男子短距離界に新星が現れた。陸上男子100メートルの守祐陽(21=もり・ゆうひ、大東大4年)は、3日の富士北麓ワールドトライアル予選3組で自己ベストの10秒00をマーク。世界選手権(9月13日開幕、東京)の参加標準記録(10秒00)を突破し、初の日本代表入りに大きく前進した。今季は5月に追い風参考ながら9秒97を記録。実力、知名度ともに急上昇中のスプリンターに、本紙が単独インタビュー。期待の星の素顔に迫った。
富士北麓ワールドトライアルは予選2組で桐生祥秀(日本生命)が9秒99を記録。大歓声が沸き起こる中でも、次組の守は冷静だった。
守 レース前日(2日)は何となく調子がいいなという感じがあって、当日の朝のアップでどんな結果かは分からないけど、ベストは絶対出ると確信していました。桐生選手が9秒台を出したので、参加標準記録を出すならこのタイミングしかないかなと。ここを逃したらもう無理だなと思ったけど、変に狙いにいったらダメなので、自分のレースをしようと考えていました。
陸上を始めたのは中学からと決して早くはない。地道な努力で道を切り開いた裏には、亡き母の存在があった。
守 ちょっと重くなってしまうけど、母を高校1年生の頃にがんで亡くしていまして…。陸上を頑張るきっかけの一つは母で、生前に母が「インターハイ(全国高校総体)に行ってね」と言ってくれたのもあるかな。がんがわかったのが中学生の頃。母を喜ばせるためにと言ったらあれだけど、記録を出すと喜んでくれた。レース前も毎回天国で母が見てくれていると思いながら臨んでいます。
高校時代までは同期の栁田大輝(東洋大)、井上直紀(早大)らの陰に隠れていたが、大東大で才能が開花。世界選手権ではさらなる好タイムを目指す。
守 9秒台まであと一歩というところまで来たので、もちろん(9秒台を)出すなら世界陸上の舞台でと思っています。10秒00を出したレースは後半で足を踏み外したところが1個あったので、トップスピードが出た中での動きをもう1回確認したいですね。まだ修正する点はあるし、踏み外したことはレース中にわかっていたので、そこが改善されればチャンスはある。

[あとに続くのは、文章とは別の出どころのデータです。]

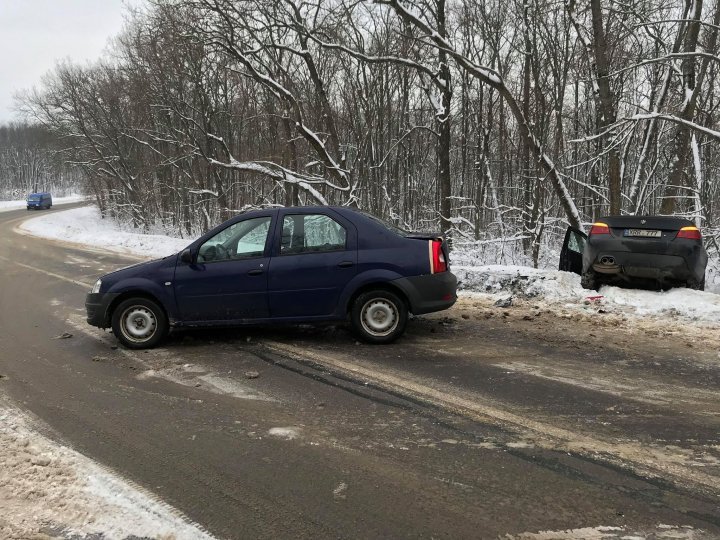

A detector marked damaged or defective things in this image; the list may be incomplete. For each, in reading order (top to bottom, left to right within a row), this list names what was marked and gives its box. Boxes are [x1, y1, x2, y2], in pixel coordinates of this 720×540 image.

crashed black car [556, 215, 708, 292]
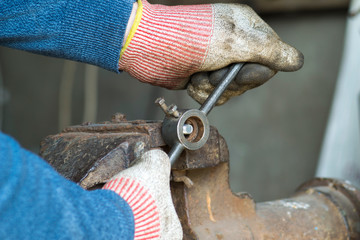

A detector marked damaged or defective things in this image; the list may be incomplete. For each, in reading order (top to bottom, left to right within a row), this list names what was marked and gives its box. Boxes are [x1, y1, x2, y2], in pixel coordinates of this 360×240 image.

rusty metal part [40, 115, 360, 239]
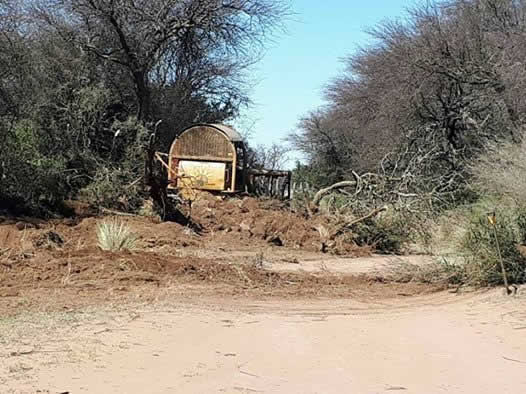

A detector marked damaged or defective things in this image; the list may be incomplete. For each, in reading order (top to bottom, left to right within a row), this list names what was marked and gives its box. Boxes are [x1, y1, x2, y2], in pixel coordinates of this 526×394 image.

rusty metal structure [157, 124, 292, 199]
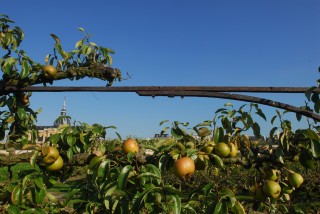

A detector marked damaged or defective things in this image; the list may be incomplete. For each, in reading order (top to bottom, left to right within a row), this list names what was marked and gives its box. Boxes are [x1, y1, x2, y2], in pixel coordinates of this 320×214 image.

rusty iron bar [138, 89, 320, 121]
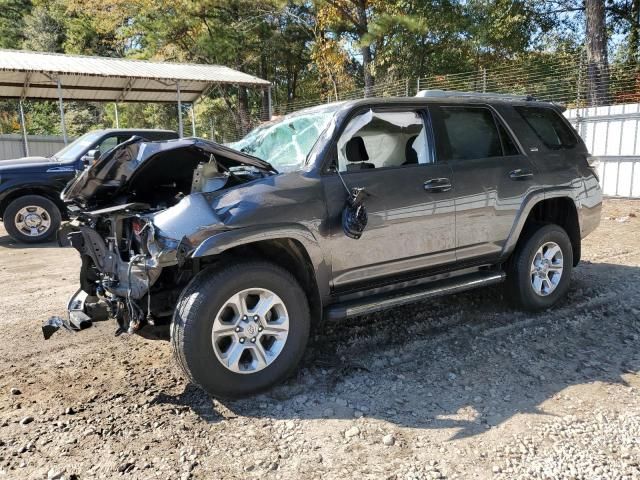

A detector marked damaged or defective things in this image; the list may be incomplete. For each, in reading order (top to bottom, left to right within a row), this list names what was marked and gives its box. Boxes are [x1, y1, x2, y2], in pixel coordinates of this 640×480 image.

crumpled hood [60, 137, 278, 208]
shattered windshield [229, 104, 340, 172]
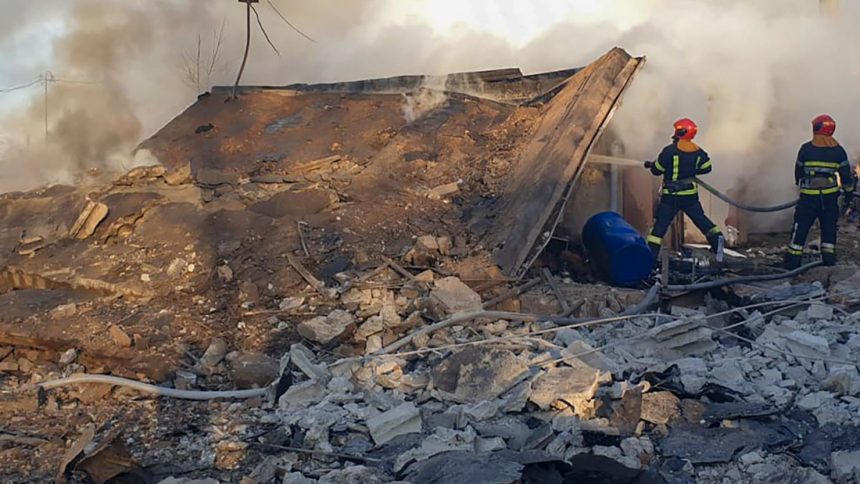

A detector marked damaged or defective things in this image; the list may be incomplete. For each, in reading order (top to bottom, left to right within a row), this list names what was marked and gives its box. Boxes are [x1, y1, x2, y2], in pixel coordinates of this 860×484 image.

broken concrete slab [434, 348, 528, 404]
broken concrete slab [364, 400, 422, 446]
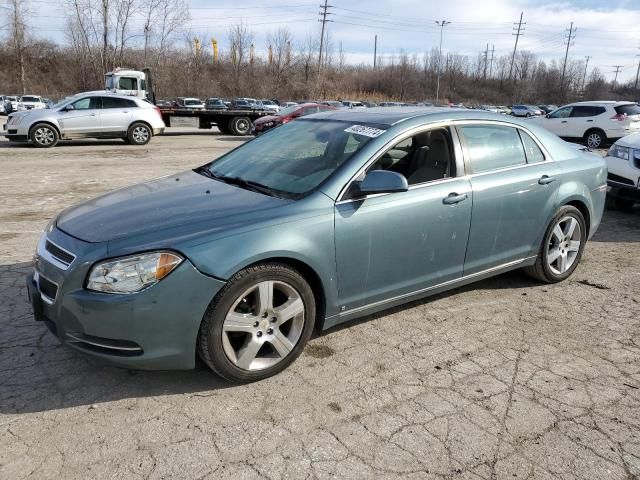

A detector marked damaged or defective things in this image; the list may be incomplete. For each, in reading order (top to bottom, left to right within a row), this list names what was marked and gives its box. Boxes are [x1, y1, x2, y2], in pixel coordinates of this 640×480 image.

cracked asphalt [1, 128, 640, 480]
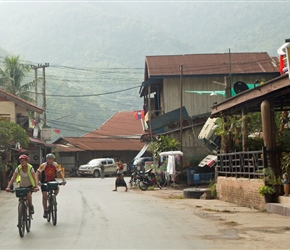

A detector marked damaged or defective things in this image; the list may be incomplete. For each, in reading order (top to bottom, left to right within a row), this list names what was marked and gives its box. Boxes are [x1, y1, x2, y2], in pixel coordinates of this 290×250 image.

rusty metal roof [145, 53, 278, 78]
rusty metal roof [81, 111, 145, 138]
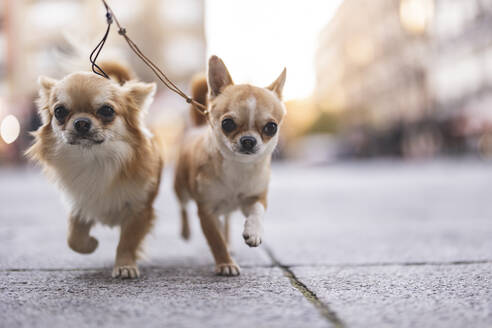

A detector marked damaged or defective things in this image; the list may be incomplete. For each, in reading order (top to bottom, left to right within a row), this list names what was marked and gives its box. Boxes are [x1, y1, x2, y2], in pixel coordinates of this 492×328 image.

あと1か月間で調整して過去最高の状態に持っていきたいです。
そんな守を周囲も全力でサポート。守がアルバイトで働くカフェチェーン「タリーズ」東松山店の店長は、守の競技スケジュールを第一に考えたシフトを組んでいるという。
守 コーヒーが好きなのもあるけど、バイトをやり始めたのは今までスポーツしかやってこなかったので、社会のことを勉強したいと思ったのがきっかけです。店長さんは融通を利かせてくれるし、試合がある時は「頑張ってね」と言ってくれるので、いいバイト先だなと思っています。ちなみに、おすすめは水出しコーヒーです(笑い)。
画面越しから見つめたパリ五輪から1年。次は自分が日の丸を背負う番だ。
【守は代表選考の2番手】男子100メートルの世界選手権出場枠は最大で3。現時点で参加標準記録を突破しているのは桐生、守、サニブラウン・ハキーム(東レ)、清水空跳(星稜高2年)の4人だが、日本陸連の選考基準では日本選手権の順位が高い選手が優先される。日本選手権を制した桐生の代表入りは確実で、同7位の守は2番手。同2~6位の複数選手が参加標準記録を突破しなければ、守も代表入りとなる。サニブラウンは日本選手権で予選落ちのため、現時点では3番手。4番手の清水は世界ランキングで圏外のため、代表入りには有効期間の24日までにサニブラウンの自己ベスト(9秒96)を超えるタイムを出す必要がある。
☆もり・ゆうひ 2003年12月14日生まれ。千葉県出身。小学校ではサッカーに取り組み、中学校から陸上をスタート。18年全国中学校体育大会の200メートルに出場した。市立船橋高3年時には21年全国高校総体(インターハイ)で100メートル8位入賞。大東大進学後は21年東京五輪代表の多田修平(住友電工)らと練習に励んでいる。5月の関東学生競技対校選手権では追い風参考ながら9秒97をマークした。172センチ、67キロ。